Explosions in Tianjin devastate Chinese car import hub

Carmakers are scrambling to assess damage to cars and facilities after two massive explosions in the Chinese port city of Tianjin.

The city is China's largest automotive import hub - roughly 40 per cent of cars imported to China pass through Tianjin's port, which equated to more than half a million units in 2014, according to the official Xinhua news agency.

Late on Wednesday night, blasts so strong that they damaged buildings several kilometres away destroyed a warehouse storing volatile chemicals, killing at least 54 people, including a dozen fire fighters, state media has confirmed. A further 700 people were injured.
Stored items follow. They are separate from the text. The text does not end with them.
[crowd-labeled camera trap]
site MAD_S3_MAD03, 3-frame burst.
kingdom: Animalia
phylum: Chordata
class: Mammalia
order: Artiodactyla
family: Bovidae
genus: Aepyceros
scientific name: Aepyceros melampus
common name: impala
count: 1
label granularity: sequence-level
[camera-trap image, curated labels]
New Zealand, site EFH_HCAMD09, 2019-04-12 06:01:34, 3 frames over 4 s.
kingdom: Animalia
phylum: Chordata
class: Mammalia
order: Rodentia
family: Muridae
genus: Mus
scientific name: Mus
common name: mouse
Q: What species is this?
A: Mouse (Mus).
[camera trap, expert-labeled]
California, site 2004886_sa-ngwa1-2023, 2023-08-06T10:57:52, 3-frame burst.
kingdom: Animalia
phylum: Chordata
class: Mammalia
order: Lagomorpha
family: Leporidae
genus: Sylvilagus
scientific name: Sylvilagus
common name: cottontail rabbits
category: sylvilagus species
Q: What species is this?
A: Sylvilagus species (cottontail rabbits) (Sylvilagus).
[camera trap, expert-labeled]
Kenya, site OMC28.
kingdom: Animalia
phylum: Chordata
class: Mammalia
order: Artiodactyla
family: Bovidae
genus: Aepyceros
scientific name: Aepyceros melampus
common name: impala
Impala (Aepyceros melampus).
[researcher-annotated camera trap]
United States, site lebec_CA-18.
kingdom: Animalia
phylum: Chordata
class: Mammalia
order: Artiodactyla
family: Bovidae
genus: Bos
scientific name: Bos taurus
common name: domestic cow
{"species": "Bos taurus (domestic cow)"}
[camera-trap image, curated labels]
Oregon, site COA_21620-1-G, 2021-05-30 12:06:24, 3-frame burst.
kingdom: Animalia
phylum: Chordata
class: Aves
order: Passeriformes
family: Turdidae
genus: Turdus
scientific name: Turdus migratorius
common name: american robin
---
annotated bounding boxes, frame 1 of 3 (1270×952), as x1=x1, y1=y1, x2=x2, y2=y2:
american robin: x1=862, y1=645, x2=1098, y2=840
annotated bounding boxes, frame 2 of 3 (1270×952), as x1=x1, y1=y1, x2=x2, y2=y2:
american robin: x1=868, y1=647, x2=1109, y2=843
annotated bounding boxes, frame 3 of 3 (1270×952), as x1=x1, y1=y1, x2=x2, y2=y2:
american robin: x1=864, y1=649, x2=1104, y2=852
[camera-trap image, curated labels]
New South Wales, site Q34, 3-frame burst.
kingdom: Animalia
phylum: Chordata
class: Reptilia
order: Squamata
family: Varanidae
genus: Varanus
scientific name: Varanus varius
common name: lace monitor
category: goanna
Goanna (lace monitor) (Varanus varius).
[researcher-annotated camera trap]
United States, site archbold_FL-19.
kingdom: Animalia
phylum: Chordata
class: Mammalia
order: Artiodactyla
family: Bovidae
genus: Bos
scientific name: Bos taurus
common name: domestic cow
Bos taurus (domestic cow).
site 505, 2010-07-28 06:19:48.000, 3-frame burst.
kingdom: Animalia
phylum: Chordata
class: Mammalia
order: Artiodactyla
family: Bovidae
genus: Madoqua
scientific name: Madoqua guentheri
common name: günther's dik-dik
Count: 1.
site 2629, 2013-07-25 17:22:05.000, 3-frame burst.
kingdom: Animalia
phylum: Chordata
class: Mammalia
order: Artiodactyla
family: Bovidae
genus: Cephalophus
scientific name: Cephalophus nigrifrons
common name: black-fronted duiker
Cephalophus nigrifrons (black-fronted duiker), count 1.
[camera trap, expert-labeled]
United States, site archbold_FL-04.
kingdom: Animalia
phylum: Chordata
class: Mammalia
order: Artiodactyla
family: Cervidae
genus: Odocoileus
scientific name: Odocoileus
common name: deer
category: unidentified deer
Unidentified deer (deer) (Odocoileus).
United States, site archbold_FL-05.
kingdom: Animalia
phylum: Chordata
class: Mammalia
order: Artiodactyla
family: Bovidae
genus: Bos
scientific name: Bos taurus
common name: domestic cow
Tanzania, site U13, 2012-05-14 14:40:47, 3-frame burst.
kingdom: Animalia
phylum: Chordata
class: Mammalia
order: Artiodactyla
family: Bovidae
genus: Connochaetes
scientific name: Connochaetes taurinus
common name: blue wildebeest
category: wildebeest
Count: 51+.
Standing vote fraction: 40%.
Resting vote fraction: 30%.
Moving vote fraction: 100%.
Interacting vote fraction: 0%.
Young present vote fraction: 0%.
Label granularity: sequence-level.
Nearly 1,500 imported cars stored in a warehouse by Renault had been burned, according to the French carmaker, while Toyota said the blasts broke windows at its car assembly, logistics and research buildings, which are jointly run with China FAW Group.

No one at the Toyota facilities was injured as they had been closed for a week-long summer holiday, but a spokesman at Japan's biggest carmaker declined to say whether it could resume production as normal from Monday.

"In our current view, the damage isn't that severe," a China-based Toyota spokesman said.

Photographs from the scene of the explosion showed rows of Beetles and other VW brand cars badly scorched and the German automaker conceded that some of its imported cars were damaged, though it does not know exactly how many had been affected.

"We have a task force in the area to find out more and which is primarily concerned with the wellbeing of our employees," a VW spokeswoman said.

More than 100 Subaru cars that were imported from Japan and were awaiting customs clearance in a warehouse had been damaged by broken windows. The warehouse, which does not belong to parent company Fuji Heavy Industries, is about 2km from the blast site, it said.

South Korea's Hyundai Motor and Kia Motors had a total of 4,000 cars near the blast site, but did not have specific details on the extent of damage, the companies said. BMW said it has two vehicle distribution centres near the port, but the damage was unknown as the area had been cordoned off by authorities.

Mazda Motor said over 50 cars imported from Japan were also damaged, with peeling paint and scratches. One nearby showroom was shut on Thursday after its windows shattered, it said.

Shipping giant Nippon Yusen KK said it could not assess damage at a terminal it operates in Tianjin because the area was off-limits, adding that a few workers sustained minor injuries at an affiliated car distribution company, which was also closed off.